The U.N. delegation appealed to Beijing to end the secrecy surrounding its death penalty system and reduce the number of crimes that qualify for capital punishment.

China purportedly executes more criminals than the rest of the countries combined, but it considers the exact figures a state secret.

During the two-week mission, which was long resisted by the Chinese government, Nowak and his team were allowed to meet with about 30 detainees in Beijing, Tibet and the Muslim-dominated Xinjiang region.

But many were afraid to talk to the U.N. personnel for fear of retribution, the envoy said. Those who did often requested anonymity.

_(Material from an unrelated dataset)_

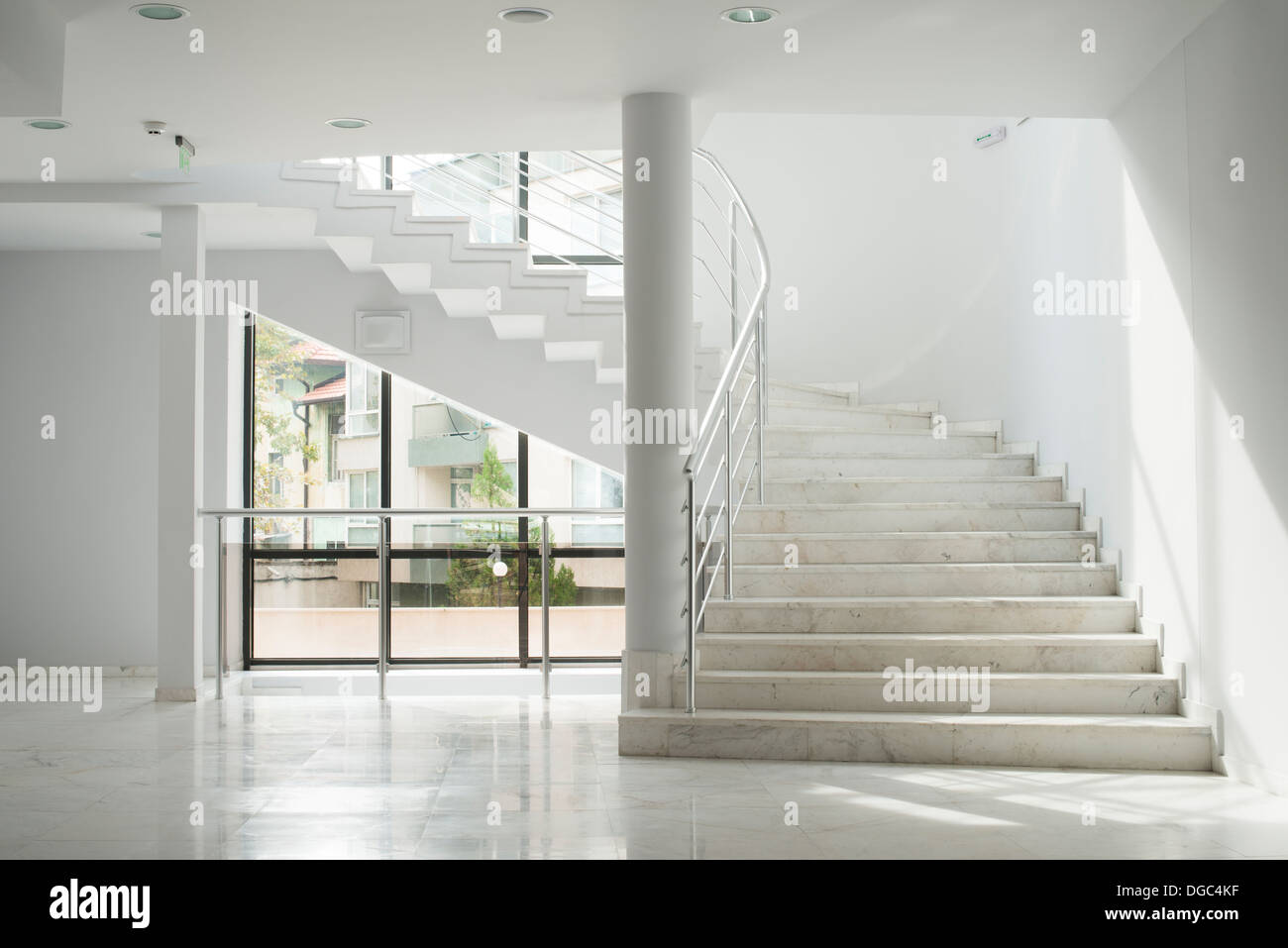 Interior of a building with white color walls. Flight of stairs - Stock Image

Among the few willing to speak publicly about their experiences was He Depu, 49, a political prisoner sentenced in 2003 to an eight-year term for his involvement in the banned China Democracy Party.

He told the investigators he had been forced to lie prostrate for 85 days in solitary confinement, under a blanket with his hands and feet exposed at all times.

He said he was guarded by four armed men and was not allowed to get up except to eat and use the toilet. He often could not sleep for fear of moving his hand in the wrong way. Once he tried to touch a radiator to see whether it was warm, and as punishment was deprived of dinner, he said.

His wife was put under constant surveillance, he said, with police setting up a booth in front of her house.

The U.N. team found it difficult to speak with alleged victims or relatives in places other than prisons, Nowak said. The investigators were frequently monitored by security agents. The people they tried to visit were often subject to intimidation or were prevented from approaching them.